Live, from the RedEye offices, it’s Saturday morning! OK, so most of us are asleep or watching Nickelodeon. Sue us. Or find us at redeyechicago.com/facebookfives.
TOPIC 1: How do you like the Bears’ chances against the Panthers?
Phillip Thompson: A bear can beat a panther, I just can’t figure out how “Moose” Muhammad fits in.
Tracy Swarz: Depends on if a hurricane obliterates Carolina, because the Bears can’t.
Jimmy Greenfield: Sixty percent of the time, they’ll win every time.
Leo Ebersole: I’d much rather Kyle Orton be going against the Panthers than against the cougars.
“That Guy”: Better than my chances at McGee’s at 1 a.m., worse than 3 a.m.
TOPIC 2: Give Matt Forte a nickname that befits a Bears running back.
Phillip Thompson: “Greased Lightning,” which reflects the preferred cooking method of all Bears fans.
Tracy Swarz: “Un-Forte-nate Burden.”
Jimmy Greenfield: “Nancy.”
Leo Ebersole: “Artificial Sweetness.”
“That Guy”: Matt “I like drunk boating and so should you” Forte.
TOPIC 3: Any words of encouragement for the Tom Brady-less Patriots?
Phillip Thompson: If anyone can lift your spirits, it’s Mr. Sunshine, Bill Belichick.
Tracy Swarz: As Bridget Moynahan learned, you don’t need a guy who can’t even commit for a quarter.
Jimmy Greenfield: Welcome to my world.
Leo Ebersole: Hey, at least your coach seems like a forgiving guy. Oh, wait …
“That Guy”: At least you won’t have those Victoria’s Secret models running around.
TOPIC 4: Is it panic time for Chicago’s baseball teams?
Phillip Thompson: We’re close. When it’s time, I’ll send an e-mail from my underground bunker.
Tracy Swarz: It’s not time to bring in Jodi Foster, unless it’s to scare the other team.
Jimmy Greenfield: No, it’s panic time for Chicago’s baseball fans.

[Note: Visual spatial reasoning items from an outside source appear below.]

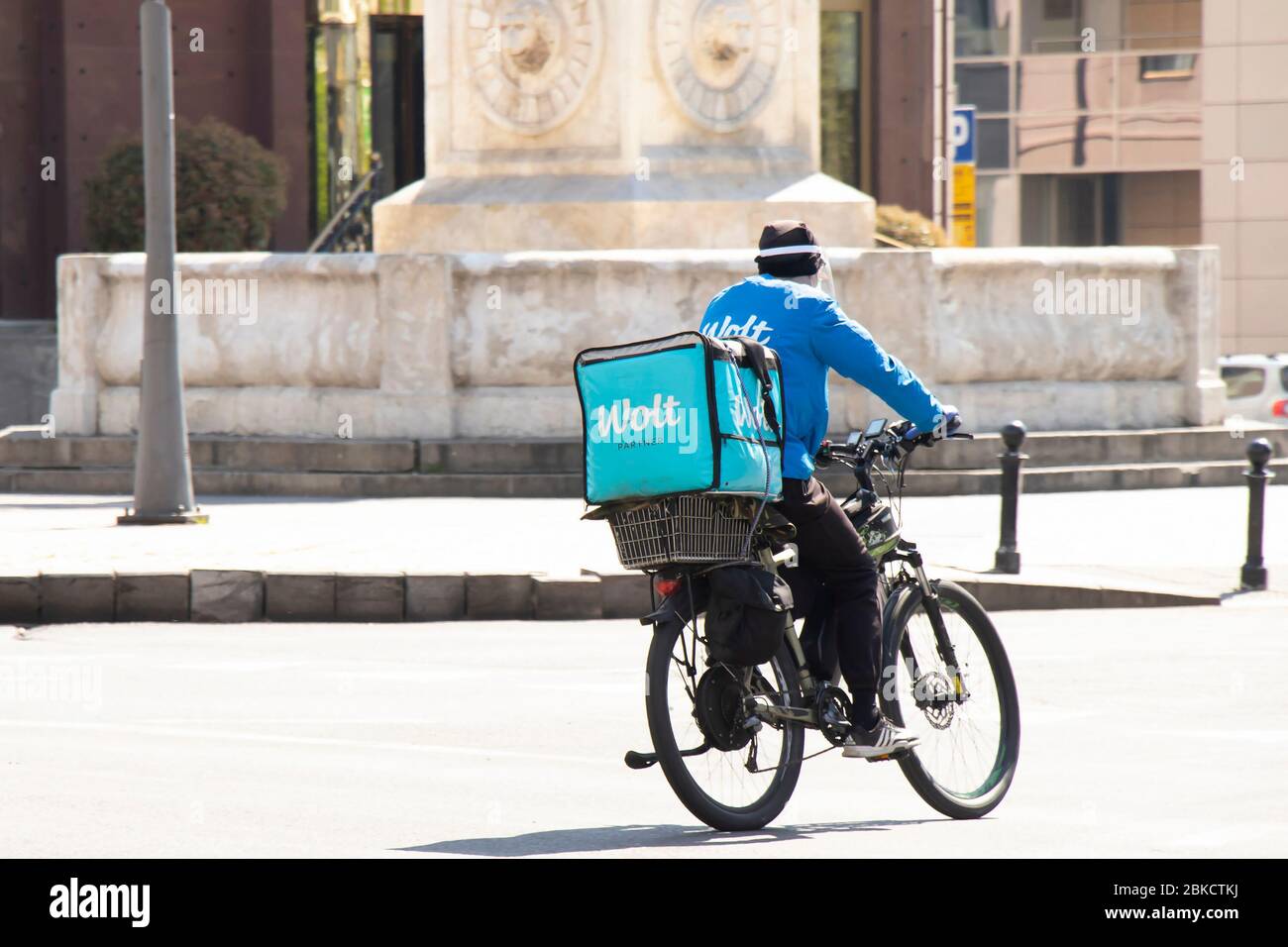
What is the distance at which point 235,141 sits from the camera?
82.8ft

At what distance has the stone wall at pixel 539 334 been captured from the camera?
15.9 m

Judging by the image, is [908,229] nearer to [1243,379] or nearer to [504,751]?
[1243,379]

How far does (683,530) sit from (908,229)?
18825 mm

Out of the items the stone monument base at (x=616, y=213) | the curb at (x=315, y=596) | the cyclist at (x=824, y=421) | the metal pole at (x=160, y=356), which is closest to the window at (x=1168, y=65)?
the stone monument base at (x=616, y=213)

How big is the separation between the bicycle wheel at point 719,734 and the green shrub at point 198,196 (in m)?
18.4

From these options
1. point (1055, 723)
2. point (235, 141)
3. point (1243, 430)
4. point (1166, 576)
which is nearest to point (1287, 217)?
point (235, 141)

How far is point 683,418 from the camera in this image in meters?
5.93

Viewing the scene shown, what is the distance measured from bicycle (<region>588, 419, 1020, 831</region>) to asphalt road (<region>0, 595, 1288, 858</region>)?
5.3 inches

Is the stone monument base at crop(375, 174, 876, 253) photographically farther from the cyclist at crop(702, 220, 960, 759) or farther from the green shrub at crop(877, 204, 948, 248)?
A: the cyclist at crop(702, 220, 960, 759)

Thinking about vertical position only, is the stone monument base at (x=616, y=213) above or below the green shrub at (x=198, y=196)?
below

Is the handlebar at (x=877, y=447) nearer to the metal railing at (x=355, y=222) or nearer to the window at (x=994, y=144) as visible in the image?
the metal railing at (x=355, y=222)

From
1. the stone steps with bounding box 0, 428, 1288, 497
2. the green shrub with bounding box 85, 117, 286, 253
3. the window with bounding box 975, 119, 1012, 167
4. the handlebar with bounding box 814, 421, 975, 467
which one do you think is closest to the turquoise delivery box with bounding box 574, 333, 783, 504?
the handlebar with bounding box 814, 421, 975, 467

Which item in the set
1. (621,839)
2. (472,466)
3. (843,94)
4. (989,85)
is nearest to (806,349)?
(621,839)
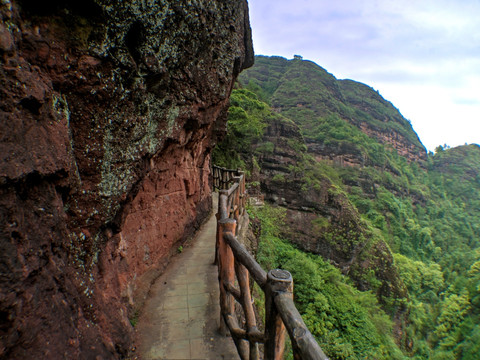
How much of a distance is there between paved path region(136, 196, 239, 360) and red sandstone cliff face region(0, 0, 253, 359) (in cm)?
35

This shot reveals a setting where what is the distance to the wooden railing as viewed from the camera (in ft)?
5.16

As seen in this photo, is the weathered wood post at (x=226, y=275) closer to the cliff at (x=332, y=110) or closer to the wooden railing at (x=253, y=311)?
the wooden railing at (x=253, y=311)

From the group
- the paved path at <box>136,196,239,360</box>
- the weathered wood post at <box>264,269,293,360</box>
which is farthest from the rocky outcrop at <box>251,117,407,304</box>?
the weathered wood post at <box>264,269,293,360</box>

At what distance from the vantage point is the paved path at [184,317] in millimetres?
3010

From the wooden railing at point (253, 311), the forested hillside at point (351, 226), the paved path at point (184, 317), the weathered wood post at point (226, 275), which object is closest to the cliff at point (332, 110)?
the forested hillside at point (351, 226)

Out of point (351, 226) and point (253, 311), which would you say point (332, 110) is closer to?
point (351, 226)

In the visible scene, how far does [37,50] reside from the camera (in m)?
1.97

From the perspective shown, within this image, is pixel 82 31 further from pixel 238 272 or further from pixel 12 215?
pixel 238 272

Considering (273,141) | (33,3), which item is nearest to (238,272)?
(33,3)

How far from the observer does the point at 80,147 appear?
2301 mm

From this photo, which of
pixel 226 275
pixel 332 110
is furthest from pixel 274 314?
pixel 332 110

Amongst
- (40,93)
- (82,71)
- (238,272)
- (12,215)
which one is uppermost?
(82,71)

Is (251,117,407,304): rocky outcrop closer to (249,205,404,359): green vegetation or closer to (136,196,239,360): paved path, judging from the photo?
(249,205,404,359): green vegetation

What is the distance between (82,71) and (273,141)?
2261 centimetres
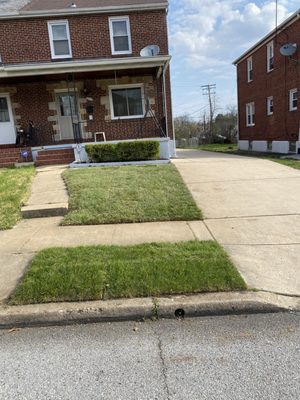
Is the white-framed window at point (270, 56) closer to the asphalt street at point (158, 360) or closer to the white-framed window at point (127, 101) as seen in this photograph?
the white-framed window at point (127, 101)

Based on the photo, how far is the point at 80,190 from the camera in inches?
315

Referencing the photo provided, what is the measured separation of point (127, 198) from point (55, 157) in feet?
22.5

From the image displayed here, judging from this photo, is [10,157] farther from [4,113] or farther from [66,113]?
[66,113]

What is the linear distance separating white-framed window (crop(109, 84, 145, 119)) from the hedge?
13.1 feet

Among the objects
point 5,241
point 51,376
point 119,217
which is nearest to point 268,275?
point 51,376

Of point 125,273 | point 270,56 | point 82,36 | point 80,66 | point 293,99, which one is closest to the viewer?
point 125,273

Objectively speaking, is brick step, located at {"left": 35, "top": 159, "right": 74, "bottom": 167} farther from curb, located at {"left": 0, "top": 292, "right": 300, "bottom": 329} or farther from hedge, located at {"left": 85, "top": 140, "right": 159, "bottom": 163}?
curb, located at {"left": 0, "top": 292, "right": 300, "bottom": 329}

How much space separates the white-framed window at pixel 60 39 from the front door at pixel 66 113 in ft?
6.55

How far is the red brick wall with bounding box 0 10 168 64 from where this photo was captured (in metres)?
15.3

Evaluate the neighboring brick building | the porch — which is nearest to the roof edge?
the neighboring brick building

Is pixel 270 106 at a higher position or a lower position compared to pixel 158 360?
higher

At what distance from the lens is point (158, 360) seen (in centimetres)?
278

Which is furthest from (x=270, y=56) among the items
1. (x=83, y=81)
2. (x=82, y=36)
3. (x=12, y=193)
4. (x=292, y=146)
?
(x=12, y=193)

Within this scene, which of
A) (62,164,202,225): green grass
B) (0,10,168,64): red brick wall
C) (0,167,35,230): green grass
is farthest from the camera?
(0,10,168,64): red brick wall
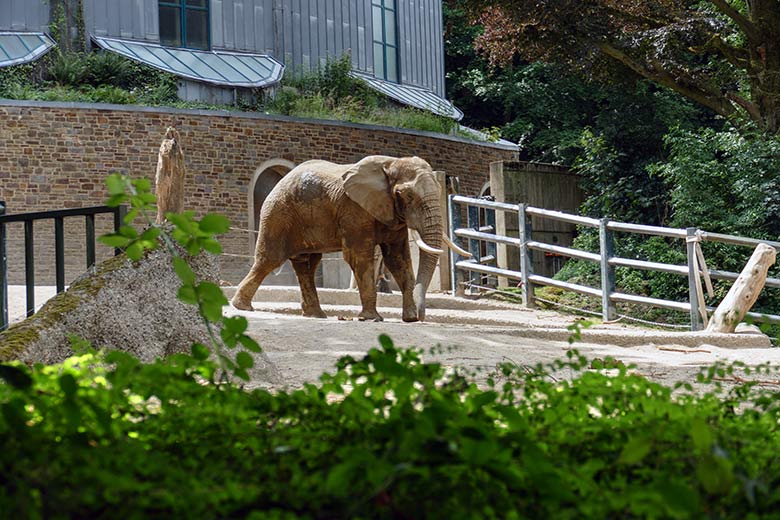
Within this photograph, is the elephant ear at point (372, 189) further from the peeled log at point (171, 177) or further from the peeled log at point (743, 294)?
the peeled log at point (743, 294)

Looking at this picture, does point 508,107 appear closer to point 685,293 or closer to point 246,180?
point 246,180

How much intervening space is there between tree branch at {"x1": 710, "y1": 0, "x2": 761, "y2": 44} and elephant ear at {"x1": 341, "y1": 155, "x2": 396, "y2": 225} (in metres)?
8.09

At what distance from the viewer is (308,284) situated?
12.3m

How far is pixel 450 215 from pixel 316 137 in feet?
21.2

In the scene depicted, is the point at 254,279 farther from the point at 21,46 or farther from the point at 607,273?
the point at 21,46

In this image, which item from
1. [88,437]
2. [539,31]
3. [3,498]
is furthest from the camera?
[539,31]

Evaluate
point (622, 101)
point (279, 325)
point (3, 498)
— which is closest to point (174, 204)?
point (279, 325)

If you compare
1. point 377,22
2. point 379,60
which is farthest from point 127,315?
point 377,22

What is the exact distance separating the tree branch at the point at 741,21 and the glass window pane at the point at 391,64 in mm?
10742

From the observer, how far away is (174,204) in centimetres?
948

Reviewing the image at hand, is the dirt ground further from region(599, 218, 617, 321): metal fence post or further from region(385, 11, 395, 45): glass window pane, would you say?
region(385, 11, 395, 45): glass window pane

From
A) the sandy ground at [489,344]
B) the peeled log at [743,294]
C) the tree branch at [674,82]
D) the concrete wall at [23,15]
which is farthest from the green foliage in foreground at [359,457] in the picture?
the concrete wall at [23,15]

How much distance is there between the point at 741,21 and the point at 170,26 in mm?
11588

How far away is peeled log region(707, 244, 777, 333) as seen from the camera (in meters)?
10.8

Leo Ebersole: You won’t find many fresh diapers in Wrigleyville, let’s just say that.
“That Guy”: Panic time started around early April and ends in mid-October.
TOPIC 5: It seems like the injury bug is biting lately. What’s ailing you right now?
Phillip Thompson: I’m hoping I don’t get sympathy pains for whatever it is “That Guy’s” got.
Tracy Swarz: Whatever “That Guy” can transmit with high fives and butt slaps.
Jimmy Greenfield: I just cut myself shaving, but thankfully I had a Band-Aid for my back.
Leo Ebersole: I strained two fingers watching a week’s worth of buildup to USC-OSU.
“That Guy”: My liver — it got in a brawl with Hornitos tequila last night.